*** Given entries Section Begins ***

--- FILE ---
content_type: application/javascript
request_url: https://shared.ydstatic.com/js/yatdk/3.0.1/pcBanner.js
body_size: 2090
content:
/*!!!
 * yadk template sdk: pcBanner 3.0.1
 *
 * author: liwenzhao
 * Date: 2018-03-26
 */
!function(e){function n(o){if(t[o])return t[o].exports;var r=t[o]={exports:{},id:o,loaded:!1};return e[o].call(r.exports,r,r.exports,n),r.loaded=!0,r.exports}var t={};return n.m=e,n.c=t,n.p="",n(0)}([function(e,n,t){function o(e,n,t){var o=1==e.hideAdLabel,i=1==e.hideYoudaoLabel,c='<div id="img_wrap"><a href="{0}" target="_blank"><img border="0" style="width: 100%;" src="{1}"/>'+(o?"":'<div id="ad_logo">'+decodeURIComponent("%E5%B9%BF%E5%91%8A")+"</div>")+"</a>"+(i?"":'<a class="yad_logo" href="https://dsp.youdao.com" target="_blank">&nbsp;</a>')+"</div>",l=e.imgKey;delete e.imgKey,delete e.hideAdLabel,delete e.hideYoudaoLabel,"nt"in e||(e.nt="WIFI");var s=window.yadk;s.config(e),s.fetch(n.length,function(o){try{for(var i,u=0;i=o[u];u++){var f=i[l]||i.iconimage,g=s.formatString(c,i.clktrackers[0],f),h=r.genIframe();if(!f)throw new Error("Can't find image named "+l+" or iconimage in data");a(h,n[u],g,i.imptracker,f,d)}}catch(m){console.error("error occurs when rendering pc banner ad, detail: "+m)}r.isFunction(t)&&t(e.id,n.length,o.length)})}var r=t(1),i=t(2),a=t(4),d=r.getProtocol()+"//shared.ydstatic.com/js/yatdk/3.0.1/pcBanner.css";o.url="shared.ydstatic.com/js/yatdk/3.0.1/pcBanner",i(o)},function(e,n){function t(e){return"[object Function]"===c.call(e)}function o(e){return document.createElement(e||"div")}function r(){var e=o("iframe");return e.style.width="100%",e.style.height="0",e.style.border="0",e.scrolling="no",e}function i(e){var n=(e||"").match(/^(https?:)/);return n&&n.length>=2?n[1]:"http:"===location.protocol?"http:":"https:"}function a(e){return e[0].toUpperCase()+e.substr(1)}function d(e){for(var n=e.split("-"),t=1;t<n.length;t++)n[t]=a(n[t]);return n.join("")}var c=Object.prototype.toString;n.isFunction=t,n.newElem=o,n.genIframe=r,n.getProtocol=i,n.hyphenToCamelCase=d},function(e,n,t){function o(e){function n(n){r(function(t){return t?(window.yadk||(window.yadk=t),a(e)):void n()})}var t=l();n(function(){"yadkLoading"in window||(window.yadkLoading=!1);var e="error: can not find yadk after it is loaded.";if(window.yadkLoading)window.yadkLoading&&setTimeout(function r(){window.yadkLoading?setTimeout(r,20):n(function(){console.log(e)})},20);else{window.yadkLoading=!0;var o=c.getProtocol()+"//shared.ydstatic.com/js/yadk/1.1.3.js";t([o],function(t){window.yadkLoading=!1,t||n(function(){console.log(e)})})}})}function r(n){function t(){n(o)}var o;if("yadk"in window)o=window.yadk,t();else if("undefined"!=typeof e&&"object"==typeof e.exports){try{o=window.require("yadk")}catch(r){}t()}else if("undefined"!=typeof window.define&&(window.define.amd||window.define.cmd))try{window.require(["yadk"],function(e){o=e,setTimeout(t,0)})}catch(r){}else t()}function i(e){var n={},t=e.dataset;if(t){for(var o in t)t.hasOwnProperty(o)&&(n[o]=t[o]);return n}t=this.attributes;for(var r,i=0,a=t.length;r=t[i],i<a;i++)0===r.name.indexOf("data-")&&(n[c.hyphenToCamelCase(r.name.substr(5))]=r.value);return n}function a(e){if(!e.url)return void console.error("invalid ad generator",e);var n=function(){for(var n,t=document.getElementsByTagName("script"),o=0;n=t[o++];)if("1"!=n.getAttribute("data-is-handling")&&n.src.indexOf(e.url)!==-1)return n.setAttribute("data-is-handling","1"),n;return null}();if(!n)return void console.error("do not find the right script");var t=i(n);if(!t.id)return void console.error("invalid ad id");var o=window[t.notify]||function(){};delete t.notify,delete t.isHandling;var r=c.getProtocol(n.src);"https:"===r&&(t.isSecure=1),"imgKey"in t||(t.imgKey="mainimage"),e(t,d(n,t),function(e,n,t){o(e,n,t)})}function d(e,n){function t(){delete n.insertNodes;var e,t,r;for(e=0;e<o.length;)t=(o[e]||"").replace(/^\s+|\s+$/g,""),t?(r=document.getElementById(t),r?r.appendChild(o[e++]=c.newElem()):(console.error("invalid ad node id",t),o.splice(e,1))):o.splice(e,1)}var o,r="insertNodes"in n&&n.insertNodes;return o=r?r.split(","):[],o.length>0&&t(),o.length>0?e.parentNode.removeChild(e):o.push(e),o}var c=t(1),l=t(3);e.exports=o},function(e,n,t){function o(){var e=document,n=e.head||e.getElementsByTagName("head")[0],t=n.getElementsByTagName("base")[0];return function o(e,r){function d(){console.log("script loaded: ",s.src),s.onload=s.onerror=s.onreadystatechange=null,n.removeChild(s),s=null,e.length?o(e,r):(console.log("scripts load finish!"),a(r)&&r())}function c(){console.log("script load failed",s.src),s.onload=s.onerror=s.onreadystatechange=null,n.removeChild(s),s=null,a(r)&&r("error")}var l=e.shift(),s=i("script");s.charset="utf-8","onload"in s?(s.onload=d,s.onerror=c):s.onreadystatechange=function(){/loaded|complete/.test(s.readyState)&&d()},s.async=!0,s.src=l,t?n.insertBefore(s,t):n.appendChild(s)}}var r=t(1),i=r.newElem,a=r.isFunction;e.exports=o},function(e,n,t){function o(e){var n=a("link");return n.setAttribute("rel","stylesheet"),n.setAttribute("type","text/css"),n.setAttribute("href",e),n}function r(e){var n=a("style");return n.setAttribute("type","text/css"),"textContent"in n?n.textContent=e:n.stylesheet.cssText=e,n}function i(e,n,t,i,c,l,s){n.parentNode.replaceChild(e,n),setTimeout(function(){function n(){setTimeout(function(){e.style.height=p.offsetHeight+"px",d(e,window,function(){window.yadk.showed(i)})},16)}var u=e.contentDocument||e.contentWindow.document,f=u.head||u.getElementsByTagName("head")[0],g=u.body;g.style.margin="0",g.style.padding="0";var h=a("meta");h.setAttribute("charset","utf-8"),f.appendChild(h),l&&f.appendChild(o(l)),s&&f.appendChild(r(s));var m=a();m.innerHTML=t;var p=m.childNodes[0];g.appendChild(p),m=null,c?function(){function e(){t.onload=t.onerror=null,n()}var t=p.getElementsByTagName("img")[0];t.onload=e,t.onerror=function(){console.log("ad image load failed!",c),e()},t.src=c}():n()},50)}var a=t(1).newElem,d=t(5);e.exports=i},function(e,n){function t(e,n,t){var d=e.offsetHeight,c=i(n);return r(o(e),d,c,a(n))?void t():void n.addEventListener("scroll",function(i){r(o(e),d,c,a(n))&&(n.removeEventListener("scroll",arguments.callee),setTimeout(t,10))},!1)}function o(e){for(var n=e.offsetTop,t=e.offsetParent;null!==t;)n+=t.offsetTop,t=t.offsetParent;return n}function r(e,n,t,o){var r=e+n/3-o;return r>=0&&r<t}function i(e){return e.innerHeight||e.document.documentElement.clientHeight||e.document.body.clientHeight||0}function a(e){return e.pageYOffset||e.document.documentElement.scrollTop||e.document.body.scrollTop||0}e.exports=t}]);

*** Given entries Section Ends ***

:: Required work ::
Word for word, copy every entry.

:: Result ::
--- FILE ---
content_type: application/javascript
request_url: https://shared.ydstatic.com/js/yatdk/3.0.1/pcBanner.js
body_size: 2090
content:
/*!!!
 * yadk template sdk: pcBanner 3.0.1
 *
 * author: liwenzhao
 * Date: 2018-03-26
 */
!function(e){function n(o){if(t[o])return t[o].exports;var r=t[o]={exports:{},id:o,loaded:!1};return e[o].call(r.exports,r,r.exports,n),r.loaded=!0,r.exports}var t={};return n.m=e,n.c=t,n.p="",n(0)}([function(e,n,t){function o(e,n,t){var o=1==e.hideAdLabel,i=1==e.hideYoudaoLabel,c='<div id="img_wrap"><a href="{0}" target="_blank"><img border="0" style="width: 100%;" src="{1}"/>'+(o?"":'<div id="ad_logo">'+decodeURIComponent("%E5%B9%BF%E5%91%8A")+"</div>")+"</a>"+(i?"":'<a class="yad_logo" href="https://dsp.youdao.com" target="_blank">&nbsp;</a>')+"</div>",l=e.imgKey;delete e.imgKey,delete e.hideAdLabel,delete e.hideYoudaoLabel,"nt"in e||(e.nt="WIFI");var s=window.yadk;s.config(e),s.fetch(n.length,function(o){try{for(var i,u=0;i=o[u];u++){var f=i[l]||i.iconimage,g=s.formatString(c,i.clktrackers[0],f),h=r.genIframe();if(!f)throw new Error("Can't find image named "+l+" or iconimage in data");a(h,n[u],g,i.imptracker,f,d)}}catch(m){console.error("error occurs when rendering pc banner ad, detail: "+m)}r.isFunction(t)&&t(e.id,n.length,o.length)})}var r=t(1),i=t(2),a=t(4),d=r.getProtocol()+"//shared.ydstatic.com/js/yatdk/3.0.1/pcBanner.css";o.url="shared.ydstatic.com/js/yatdk/3.0.1/pcBanner",i(o)},function(e,n){function t(e){return"[object Function]"===c.call(e)}function o(e){return document.createElement(e||"div")}function r(){var e=o("iframe");return e.style.width="100%",e.style.height="0",e.style.border="0",e.scrolling="no",e}function i(e){var n=(e||"").match(/^(https?:)/);return n&&n.length>=2?n[1]:"http:"===location.protocol?"http:":"https:"}function a(e){return e[0].toUpperCase()+e.substr(1)}function d(e){for(var n=e.split("-"),t=1;t<n.length;t++)n[t]=a(n[t]);return n.join("")}var c=Object.prototype.toString;n.isFunction=t,n.newElem=o,n.genIframe=r,n.getProtocol=i,n.hyphenToCamelCase=d},function(e,n,t){function o(e){function n(n){r(function(t){return t?(window.yadk||(window.yadk=t),a(e)):void n()})}var t=l();n(function(){"yadkLoading"in window||(window.yadkLoading=!1);var e="error: can not find yadk after it is loaded.";if(window.yadkLoading)window.yadkLoading&&setTimeout(function r(){window.yadkLoading?setTimeout(r,20):n(function(){console.log(e)})},20);else{window.yadkLoading=!0;var o=c.getProtocol()+"//shared.ydstatic.com/js/yadk/1.1.3.js";t([o],function(t){window.yadkLoading=!1,t||n(function(){console.log(e)})})}})}function r(n){function t(){n(o)}var o;if("yadk"in window)o=window.yadk,t();else if("undefined"!=typeof e&&"object"==typeof e.exports){try{o=window.require("yadk")}catch(r){}t()}else if("undefined"!=typeof window.define&&(window.define.amd||window.define.cmd))try{window.require(["yadk"],function(e){o=e,setTimeout(t,0)})}catch(r){}else t()}function i(e){var n={},t=e.dataset;if(t){for(var o in t)t.hasOwnProperty(o)&&(n[o]=t[o]);return n}t=this.attributes;for(var r,i=0,a=t.length;r=t[i],i<a;i++)0===r.name.indexOf("data-")&&(n[c.hyphenToCamelCase(r.name.substr(5))]=r.value);return n}function a(e){if(!e.url)return void console.error("invalid ad generator",e);var n=function(){for(var n,t=document.getElementsByTagName("script"),o=0;n=t[o++];)if("1"!=n.getAttribute("data-is-handling")&&n.src.indexOf(e.url)!==-1)return n.setAttribute("data-is-handling","1"),n;return null}();if(!n)return void console.error("do not find the right script");var t=i(n);if(!t.id)return void console.error("invalid ad id");var o=window[t.notify]||function(){};delete t.notify,delete t.isHandling;var r=c.getProtocol(n.src);"https:"===r&&(t.isSecure=1),"imgKey"in t||(t.imgKey="mainimage"),e(t,d(n,t),function(e,n,t){o(e,n,t)})}function d(e,n){function t(){delete n.insertNodes;var e,t,r;for(e=0;e<o.length;)t=(o[e]||"").replace(/^\s+|\s+$/g,""),t?(r=document.getElementById(t),r?r.appendChild(o[e++]=c.newElem()):(console.error("invalid ad node id",t),o.splice(e,1))):o.splice(e,1)}var o,r="insertNodes"in n&&n.insertNodes;return o=r?r.split(","):[],o.length>0&&t(),o.length>0?e.parentNode.removeChild(e):o.push(e),o}var c=t(1),l=t(3);e.exports=o},function(e,n,t){function o(){var e=document,n=e.head||e.getElementsByTagName("head")[0],t=n.getElementsByTagName("base")[0];return function o(e,r){function d(){console.log("script loaded: ",s.src),s.onload=s.onerror=s.onreadystatechange=null,n.removeChild(s),s=null,e.length?o(e,r):(console.log("scripts load finish!"),a(r)&&r())}function c(){console.log("script load failed",s.src),s.onload=s.onerror=s.onreadystatechange=null,n.removeChild(s),s=null,a(r)&&r("error")}var l=e.shift(),s=i("script");s.charset="utf-8","onload"in s?(s.onload=d,s.onerror=c):s.onreadystatechange=function(){/loaded|complete/.test(s.readyState)&&d()},s.async=!0,s.src=l,t?n.insertBefore(s,t):n.appendChild(s)}}var r=t(1),i=r.newElem,a=r.isFunction;e.exports=o},function(e,n,t){function o(e){var n=a("link");return n.setAttribute("rel","stylesheet"),n.setAttribute("type","text/css"),n.setAttribute("href",e),n}function r(e){var n=a("style");return n.setAttribute("type","text/css"),"textContent"in n?n.textContent=e:n.stylesheet.cssText=e,n}function i(e,n,t,i,c,l,s){n.parentNode.replaceChild(e,n),setTimeout(function(){function n(){setTimeout(function(){e.style.height=p.offsetHeight+"px",d(e,window,function(){window.yadk.showed(i)})},16)}var u=e.contentDocument||e.contentWindow.document,f=u.head||u.getElementsByTagName("head")[0],g=u.body;g.style.margin="0",g.style.padding="0";var h=a("meta");h.setAttribute("charset","utf-8"),f.appendChild(h),l&&f.appendChild(o(l)),s&&f.appendChild(r(s));var m=a();m.innerHTML=t;var p=m.childNodes[0];g.appendChild(p),m=null,c?function(){function e(){t.onload=t.onerror=null,n()}var t=p.getElementsByTagName("img")[0];t.onload=e,t.onerror=function(){console.log("ad image load failed!",c),e()},t.src=c}():n()},50)}var a=t(1).newElem,d=t(5);e.exports=i},function(e,n){function t(e,n,t){var d=e.offsetHeight,c=i(n);return r(o(e),d,c,a(n))?void t():void n.addEventListener("scroll",function(i){r(o(e),d,c,a(n))&&(n.removeEventListener("scroll",arguments.callee),setTimeout(t,10))},!1)}function o(e){for(var n=e.offsetTop,t=e.offsetParent;null!==t;)n+=t.offsetTop,t=t.offsetParent;return n}function r(e,n,t,o){var r=e+n/3-o;return r>=0&&r<t}function i(e){return e.innerHeight||e.document.documentElement.clientHeight||e.document.body.clientHeight||0}function a(e){return e.pageYOffset||e.document.documentElement.scrollTop||e.document.body.scrollTop||0}e.exports=t}]);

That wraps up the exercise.